**Texte fourni:**
────────────────

Le durcissement des barrières physiques et légales, le renforcement des contrôles aux frontières européennes via l’agence Frontex et le système de surveillance EUROSUR n’ont jusqu’à présent ni enrayé le flux des migrants, qui reste constant, ni assuré la protection des migrants. Devant le déploiement aux frontières de l’Europe d’un contrôle militarisé et disproportionné, les migrants utilisent des itinéraires de plus en plus risqués pour atteindre leur destination. Un rapport élaboré par une équipe de journalistes européens estime à 23 858 le nombre de migrants morts ou disparus aux frontières de l'Europe depuis 2000. Soit le double des estimations dont on disposait jusqu'alors. Ce chiffre est sans doute en-deçà de la réalité.

François Crépeau, Rapporteur spécial des Nations unies sur les droits des migrants et Vincent Chetail, directeur du Global Migration Centre et professeur de droit international à l’Institut de Hautes Études Internationales et du Développement ont débattu, devant une centaine de personnes, de la nécessité d’une gouvernance mondiale afin de réduire la vulnérabilité des migrants et de reposer le débat sur les migrations.

Face aux récents résultats des élections européennes, tous ont rappelé qu’il est urgent de combattre la banalisation médiatique de la montée des extrêmes droites, de cesser de parler de la migration sous le seul prisme, dangereux et réducteur, de la sécurité et de sortir de l’instrumentalisation politique dont elle est l’objet. En effet, le traitement sécuritaire de la migration, appliqué au mépris des obligations internationales et des valeurs de l’UE, est devenu la norme dans un monde où les migrations tendent pourtant à se banaliser : mondialisation, facilités croissantes de transports et de communication, etc. En même temps, les déséquilibres mondiaux se creusent, les conséquences des changements climatiques s’aggravent et la libéralisation non-régulée du commerce mondial s’intensifient. Ces facteurs incitent de plus en plus à migrer. Cette vision sécuritaire, qui attise les peurs, les fantasmes et les préjugés, rendant les migrants vulnérables et amenant les Etats à enfreindre les droits fondamentaux des migrants.

────────────────

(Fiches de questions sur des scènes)

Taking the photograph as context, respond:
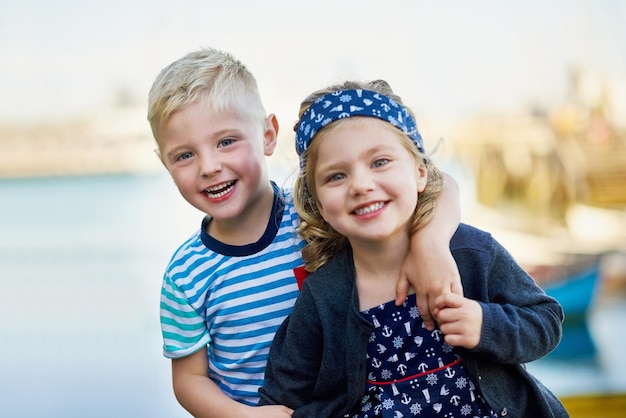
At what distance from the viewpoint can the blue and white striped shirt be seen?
1.49 meters

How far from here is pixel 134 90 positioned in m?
3.60

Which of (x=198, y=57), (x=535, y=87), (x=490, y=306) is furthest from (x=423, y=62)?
(x=490, y=306)

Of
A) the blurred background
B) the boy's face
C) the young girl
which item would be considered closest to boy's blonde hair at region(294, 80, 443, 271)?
the young girl

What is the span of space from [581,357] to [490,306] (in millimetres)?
2460

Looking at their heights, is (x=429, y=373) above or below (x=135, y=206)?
below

────────────────

**Série d'exercices:**
A. Répondez à ces questions d'après le texte sur les migrations aux frontières de l'Europe.
(i) Selon le rapport d'une équipe de journalistes européens, combien de migrants sont morts ou disparus aux frontières de l'Europe depuis 2000 ?
(ii) Quelle fonction François Crépeau occupe-t-il ?
(iii) Devant combien de personnes le débat s'est-il tenu ?
B. D'après le texte sur les migrations aux frontières de l'Europe, pourquoi les migrants empruntent-ils des itinéraires de plus en plus risqués ? Répondez en une à trois phrases.
C. Donnez la suite du texte sur les migrations aux frontières de l'Europe, après sa dernière phrase.

**Réponses par exercice:**
A.
(i) 23 858.
(ii) Il est Rapporteur spécial des Nations unies sur les droits des migrants.
(iii) Devant une centaine de personnes.

B. Les migrants empruntent des itinéraires de plus en plus risqués à cause du contrôle militarisé et disproportionné déployé aux frontières de l'Europe.

C.
Les intervenants ont également fait état de la fragmentation de la gouvernance des migrations au sein des Nations unies, composée d’une multitude d’acteurs et d’agences non coordonnés qui portent chacun une partie de la responsabilité.  Face à cette absence de cadre général, les États régissent les migrations principalement sur une base unilatérale et interétatique, répondant à des pressions de politiques nationales et nourrissant des discours populistes contre les immigrants. Il est fondamental que les migrants soient considérés avant tout comme des êtres humains ayant des droits et non comme des criminels.

Ainsi, le débat sur une réforme de la gouvernance des migrations améliorant la coopération entre les différents acteurs (Etats, société civile, entreprise, migrants) et instaurant un cadre juridique respectant les droits humains a été posé et des recommandations ont été faites :

  • Nous rappelons aux Etats l’intérêt de mettre en place un régime de gouvernance des migrations internationales fortement axé sur les droits de l’homme, cohérent et intégré.
  • Nous appuyons la recommandation faite par le Rapporteur spécial sur les droits de l’homme des migrants dans son rapport 2013 en faveur de la tenue périodique de dialogues de haut-niveau sur les migrations. Ce cadre de concertation serait ouvert à tous les acteurs présents dans le domaine des migrations (Etats, société civile, syndicats…).
  • Nous appelons la création, au sein de l’ONU, d’un cadre institutionnel pour les migrations axé sur les droits de l’homme.
  • Le rôle de ce cadre institutionnel serait également d’élaborer un statut juridique international du migrant.
  • Nous en appelons à la reconnaissance du droit de migrer, liberté individuelle à la mobilité qui prolonge et complète les autres droits fondamentaux.